Stored data entries:
== Segment start ==
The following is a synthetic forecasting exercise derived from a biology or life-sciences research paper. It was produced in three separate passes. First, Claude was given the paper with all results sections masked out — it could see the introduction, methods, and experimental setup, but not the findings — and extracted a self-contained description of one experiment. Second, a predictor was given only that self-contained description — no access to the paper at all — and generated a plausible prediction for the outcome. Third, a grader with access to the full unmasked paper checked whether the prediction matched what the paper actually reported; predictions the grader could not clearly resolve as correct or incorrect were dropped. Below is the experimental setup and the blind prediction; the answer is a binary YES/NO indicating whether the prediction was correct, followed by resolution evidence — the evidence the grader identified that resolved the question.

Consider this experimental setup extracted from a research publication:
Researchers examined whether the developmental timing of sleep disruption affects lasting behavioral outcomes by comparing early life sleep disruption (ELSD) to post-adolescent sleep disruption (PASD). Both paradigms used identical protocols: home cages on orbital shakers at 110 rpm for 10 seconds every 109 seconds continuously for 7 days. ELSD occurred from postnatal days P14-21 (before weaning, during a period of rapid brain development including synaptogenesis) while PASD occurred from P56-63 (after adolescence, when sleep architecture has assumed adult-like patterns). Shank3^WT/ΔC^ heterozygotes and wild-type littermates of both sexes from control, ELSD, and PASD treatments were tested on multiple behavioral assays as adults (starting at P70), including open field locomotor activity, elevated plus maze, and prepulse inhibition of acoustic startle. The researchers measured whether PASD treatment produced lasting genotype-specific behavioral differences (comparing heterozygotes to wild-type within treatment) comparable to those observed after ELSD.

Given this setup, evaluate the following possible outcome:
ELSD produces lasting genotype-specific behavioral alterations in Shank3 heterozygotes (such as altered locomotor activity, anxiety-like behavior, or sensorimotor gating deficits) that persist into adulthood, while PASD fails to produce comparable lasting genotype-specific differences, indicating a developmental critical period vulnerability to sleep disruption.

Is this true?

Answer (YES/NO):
== Segment end ==
All lines above from the one containing "Researchers examined whether" to the one containing "Given this setup, evaluate" must be repeated exactly, both lines included, and no others.

Researchers examined whether the developmental timing of sleep disruption affects lasting behavioral outcomes by comparing early life sleep disruption (ELSD) to post-adolescent sleep disruption (PASD). Both paradigms used identical protocols: home cages on orbital shakers at 110 rpm for 10 seconds every 109 seconds continuously for 7 days. ELSD occurred from postnatal days P14-21 (before weaning, during a period of rapid brain development including synaptogenesis) while PASD occurred from P56-63 (after adolescence, when sleep architecture has assumed adult-like patterns). Shank3^WT/ΔC^ heterozygotes and wild-type littermates of both sexes from control, ELSD, and PASD treatments were tested on multiple behavioral assays as adults (starting at P70), including open field locomotor activity, elevated plus maze, and prepulse inhibition of acoustic startle. The researchers measured whether PASD treatment produced lasting genotype-specific behavioral differences (comparing heterozygotes to wild-type within treatment) comparable to those observed after ELSD.

Given this setup, evaluate the following possible outcome:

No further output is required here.